June 12, 2025 — Are you eating enough seafood?

It’s full of vitamins, minerals and protein, and it’s an excellent source of omega-3 fatty acids, a critical nutrient that our bodies need but can’t produce. Studies suggest that eating fish is good for your brain, eye and cardiovascular health. Health authorities recommend that adults eat at least two servings every week, equivalent to about eight ounces.

Yet 90 percent of U.S. adults eat so little seafood that they fall short of the recommendations. That’s not entirely surprising. Dietitians say that many people don’t know about the health benefits of eating seafood, or they may have concerns about the environmental impact and sustainability of commercial fishing. Some may be worried about exposure to mercury, a neurotoxin that’s found throughout the ocean and that can accumulate in fish. Others may be concerned about the costs.

The seafood landscape can also be confusing. With so many options — from shrimp to salmon to canned tuna — how do you know which ones to eat?

According to experts, the best types of seafood are those that meet three criteria:

  • Relatively low in mercury and high in omega-3 fats.
  • Sustainable.
  • Accessible and affordable.

Here’s what to know about seafood, including the healthiest types — and the ones you should reconsider and avoid altogether.

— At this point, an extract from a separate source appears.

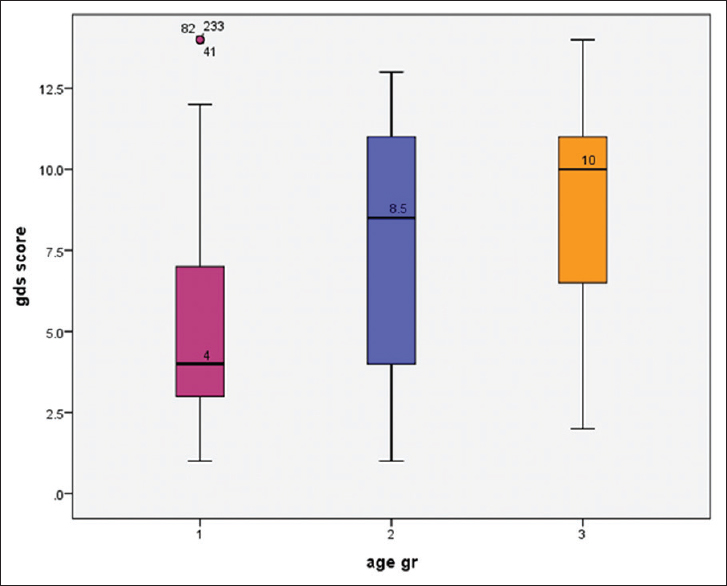 Figure 1: Box plot showing geriatric depression scale score in different age category of geriatric people; here, the range of different groups was 1 = 60–69 years, 2 = 70–79 years, 3 = 80, and above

Why eating seafood can make you healthier

Fish is among the best sources of EPA and DHA, two omega-3 fatty acids that are known to reduce inflammation and promote brain and heart health.

“These types of fats are found in high concentrations in your brain, your eyes and your central nervous system,” said Katherine Zeratsky, a registered dietitian nutritionist at the Mayo Clinic. “They’re called essential fatty acids because we need them — and we have to get them from food.”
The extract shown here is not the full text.